Harris’ stint in Wyoming may have lasted longer if she hadn’t been struck down by a high fever. But once back to full health, she returned to the seven songs she’d created and decided her work was done. “Though brief, it is complete,” she says of ‘Grid of Points’, which runs for just 22 minutes.
It is indeed enough time for Harris to cast a spell; a constant over her decade-plus career. Previous records, like the gloom-filled ‘Dragging a Dead Deer Up a Hill’, were a sorrowful mesh of de-tuned guitars. This time, she opts for piano keys that are so loosely arranged, the melody barely holds itself together. Vocals are overlapped, words and phrases are hard to pick out. She could be singing about the price of eggs or the dwindling price of cryptocurrency for all anyone cares, but these songs still have the same effect – somehow sounding both beautiful and overwhelmingly sad at once.

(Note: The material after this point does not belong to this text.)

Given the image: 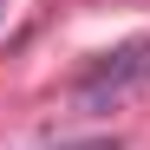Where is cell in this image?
<instances>
[{"instance_id": "1", "label": "cell", "mask_w": 150, "mask_h": 150, "mask_svg": "<svg viewBox=\"0 0 150 150\" xmlns=\"http://www.w3.org/2000/svg\"><path fill=\"white\" fill-rule=\"evenodd\" d=\"M137 85H150V33L111 46V52H98V59L79 72L72 98H79V111H111L117 98H131Z\"/></svg>"}, {"instance_id": "2", "label": "cell", "mask_w": 150, "mask_h": 150, "mask_svg": "<svg viewBox=\"0 0 150 150\" xmlns=\"http://www.w3.org/2000/svg\"><path fill=\"white\" fill-rule=\"evenodd\" d=\"M65 150H124L117 137H91V144H65Z\"/></svg>"}]
</instances>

‘Grid of Points’ is more unfiltered than previous Grouper records. ‘Blouse’ ends abruptly just as it begins to bloom, and the disjointed ‘Thanksgiving Song’ sounds like two bleary-eyed tracks knotted into one. At times, Harris could easily be making it up on the spot (although most of us wouldn’t have as much success by keeping our feet lodged on a piano’s sustain pedal, hitting random keys).
That’s the magic of Grouper: it’s useless working out exactly how she makes emotion-filled, affecting music using such abstract tools. ‘Grid of Points’ is a seemingly-unfinished bunch of loose ends that somehow appear complete when combined. Further evidence of Harris’ dark art, for which she has no real peers.